DGEQRF and DPOTRF performance with lda=m and lda=m+64

codecircuit · ‎10-24-2023

I am benchmarking DGEQRF and DPOTRF from MKL 2023.2.0 on a two socket Intel(R) Xeon(R) Platinum 8480CL system with hyperthreading enabled. As a prefix for my benchmark executable I use `KMP_AFFINITY=granularity=fine,compact,1,0 MKL_NUM_THREADS=56 numactl -N0 -m0 ` and as expected during benchmark execution I see in htop that only the first 56 cores are busy.

Now, I measure:

DPOTRF(uplo='L', n=32768,lda=32768) -> 5.55s

DPOTRF(uplo='L', n=32768,lda=32832) -> 4.74s

DGEQRF(m=32768,n=32768,lda=32768) -> 31.18s

DGEQRF(m=32768,n=32768,lda=32832) -> 18.55s

1. Is this performance expected? It would be very helpful if you could share the maximum performance of these routines from your benchmarks on the Intel(R) Xeon(R) Platinum 8480CL.
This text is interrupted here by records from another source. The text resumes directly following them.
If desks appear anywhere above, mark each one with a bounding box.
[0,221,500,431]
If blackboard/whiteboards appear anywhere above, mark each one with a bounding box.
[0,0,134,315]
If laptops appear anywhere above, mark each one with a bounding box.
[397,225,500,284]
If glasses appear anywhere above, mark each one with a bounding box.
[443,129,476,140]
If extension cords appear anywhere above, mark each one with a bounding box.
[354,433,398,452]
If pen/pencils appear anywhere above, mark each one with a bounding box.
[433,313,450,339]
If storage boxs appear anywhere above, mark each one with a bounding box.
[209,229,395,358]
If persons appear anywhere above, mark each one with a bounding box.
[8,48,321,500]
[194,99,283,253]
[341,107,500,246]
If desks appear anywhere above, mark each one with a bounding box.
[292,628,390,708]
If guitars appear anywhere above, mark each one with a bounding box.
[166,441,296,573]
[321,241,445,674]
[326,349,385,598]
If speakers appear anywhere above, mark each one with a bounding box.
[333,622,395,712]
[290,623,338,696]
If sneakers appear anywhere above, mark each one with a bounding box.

2. Why is there such a big performance improvement when I set `lda=m+64`?

3. What is the expected maximum parallel and sequential DGEMM GFLOPS on this chip?
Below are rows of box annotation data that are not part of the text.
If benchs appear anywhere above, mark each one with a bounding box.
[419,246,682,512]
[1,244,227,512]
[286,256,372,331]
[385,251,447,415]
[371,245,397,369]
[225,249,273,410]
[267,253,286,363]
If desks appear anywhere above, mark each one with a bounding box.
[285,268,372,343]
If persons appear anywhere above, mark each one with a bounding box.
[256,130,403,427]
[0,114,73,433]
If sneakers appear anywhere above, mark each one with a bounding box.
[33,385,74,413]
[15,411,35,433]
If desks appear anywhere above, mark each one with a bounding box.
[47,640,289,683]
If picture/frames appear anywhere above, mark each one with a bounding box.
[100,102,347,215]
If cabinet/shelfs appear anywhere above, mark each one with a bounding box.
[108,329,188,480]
IntelSupport · ‎10-27-2023

Hi,

Thanks for posting in Intel Communities.

Could you please provide us a sample reproducer and OS details, so that we can replicate and investigate more at our end.

Regards,

Jilani

JilaniS_Intel · ‎11-03-2023

Hi,

We have not heard back from you. Could you please provide us with an update?

Regards,

Jilani

Gennady_F_Intel · ‎11-09-2023

Yes, this performance is expected.
32768 is a “bad” leading dimension (it’s a large power-of-two), hence the poor performance. Please check the notes about padding the matrices in this documentation about offloading computations, especially Rule 2 below: Rule 2: For best performance, leading dimensions should not be a multiple of a large power of 2 (e.g. 4096 bytes). Increasing the leading dimension slightly (e.g. from 4096 bytes to 4096+64 bytes) can improve performance in some cases.
Please check the official MKL product page - https://www.intel.com/content/www/us/en/developer/tools/oneapi/onemkl.html#gs.qw2c2p to see sgemm performance results on the same CPU. The performance results for the double precision would be ~ 2x smaller.

--Gennady

JilaniS_Intel · ‎11-16-2023

Hi,

A gentle reminder:

We have not heard back from you. Could you please provide us with an update?

Regards,

Jilani

JilaniS_Intel · ‎11-22-2023

Hi,

A gentle reminder:

We have not heard back from you. Could you please provide us with an update?

Regards,

Jilani